[Direction] Write the records from the line with "What is the gap" through the end of the records as a two-column CSV with the columns "text" and "answer". Give one row per record, put each field in quotation marks, turn line breaks into spaces, and leave the pictures out.

(Records about pictured scenes)
-- Start --

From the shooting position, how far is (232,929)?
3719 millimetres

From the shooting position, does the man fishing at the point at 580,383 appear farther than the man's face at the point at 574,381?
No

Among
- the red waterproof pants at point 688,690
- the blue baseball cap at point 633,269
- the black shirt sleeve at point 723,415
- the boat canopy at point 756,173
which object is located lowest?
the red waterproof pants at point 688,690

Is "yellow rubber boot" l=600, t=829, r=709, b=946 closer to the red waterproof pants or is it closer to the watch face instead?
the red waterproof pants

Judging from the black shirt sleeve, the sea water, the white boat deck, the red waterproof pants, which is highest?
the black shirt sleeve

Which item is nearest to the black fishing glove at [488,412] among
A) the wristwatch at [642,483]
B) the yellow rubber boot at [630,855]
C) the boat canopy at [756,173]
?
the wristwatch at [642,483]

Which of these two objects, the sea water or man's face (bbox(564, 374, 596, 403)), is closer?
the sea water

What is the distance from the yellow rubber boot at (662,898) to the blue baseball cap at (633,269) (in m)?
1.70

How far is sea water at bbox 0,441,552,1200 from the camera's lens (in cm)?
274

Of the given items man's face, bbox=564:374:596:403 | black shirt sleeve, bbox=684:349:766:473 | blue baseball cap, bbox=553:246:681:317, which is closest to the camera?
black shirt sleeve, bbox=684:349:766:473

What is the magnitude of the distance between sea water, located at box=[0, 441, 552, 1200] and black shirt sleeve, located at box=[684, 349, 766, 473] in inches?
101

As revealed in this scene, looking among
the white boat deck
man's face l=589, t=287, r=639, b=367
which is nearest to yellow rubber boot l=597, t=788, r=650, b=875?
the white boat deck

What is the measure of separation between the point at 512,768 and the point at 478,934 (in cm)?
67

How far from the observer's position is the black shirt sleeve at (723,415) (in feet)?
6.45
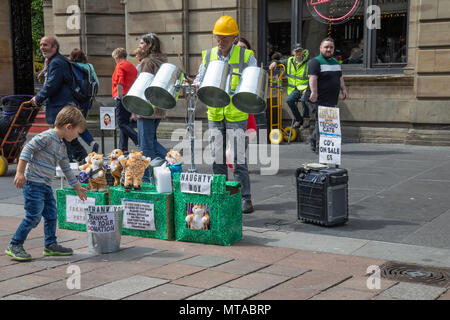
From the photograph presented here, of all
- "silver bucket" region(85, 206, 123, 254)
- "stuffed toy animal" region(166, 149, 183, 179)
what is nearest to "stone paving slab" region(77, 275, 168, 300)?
"silver bucket" region(85, 206, 123, 254)

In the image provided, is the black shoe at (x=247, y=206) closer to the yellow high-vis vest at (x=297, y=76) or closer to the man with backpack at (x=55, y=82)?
the man with backpack at (x=55, y=82)

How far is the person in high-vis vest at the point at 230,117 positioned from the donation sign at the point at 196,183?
1.08 m

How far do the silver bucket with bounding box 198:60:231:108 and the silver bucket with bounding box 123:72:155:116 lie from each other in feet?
1.61

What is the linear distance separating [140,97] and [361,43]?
8745mm

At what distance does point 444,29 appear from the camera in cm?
1143

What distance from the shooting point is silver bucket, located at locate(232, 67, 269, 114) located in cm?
521

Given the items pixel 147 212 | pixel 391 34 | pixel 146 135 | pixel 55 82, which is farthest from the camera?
pixel 391 34

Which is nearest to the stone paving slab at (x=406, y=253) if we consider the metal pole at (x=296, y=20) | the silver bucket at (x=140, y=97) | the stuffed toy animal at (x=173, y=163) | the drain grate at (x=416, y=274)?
the drain grate at (x=416, y=274)

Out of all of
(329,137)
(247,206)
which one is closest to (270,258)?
(247,206)

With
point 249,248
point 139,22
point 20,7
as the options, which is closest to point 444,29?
point 139,22

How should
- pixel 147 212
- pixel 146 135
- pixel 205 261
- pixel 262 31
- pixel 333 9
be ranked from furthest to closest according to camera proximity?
pixel 262 31 → pixel 333 9 → pixel 146 135 → pixel 147 212 → pixel 205 261

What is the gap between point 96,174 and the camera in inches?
237

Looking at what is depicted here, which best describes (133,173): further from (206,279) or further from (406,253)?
(406,253)
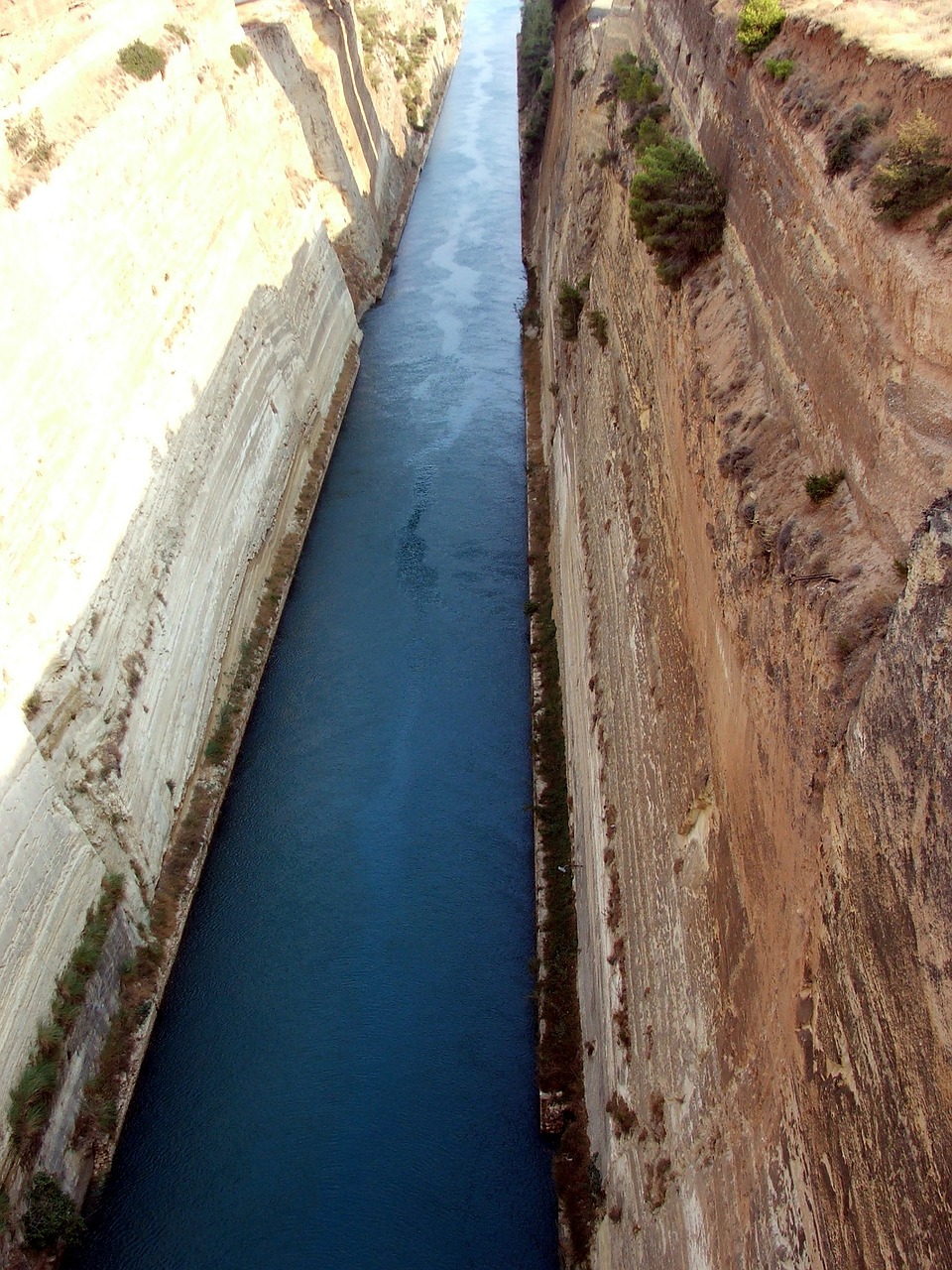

-- End --

[Solution to this problem]
text,answer
"What is the gap between point 96,174 and the camera in inches?","237"
"Looking at what is depicted here, which best describes (133,173): further from (206,279) or further from (406,253)?","(406,253)"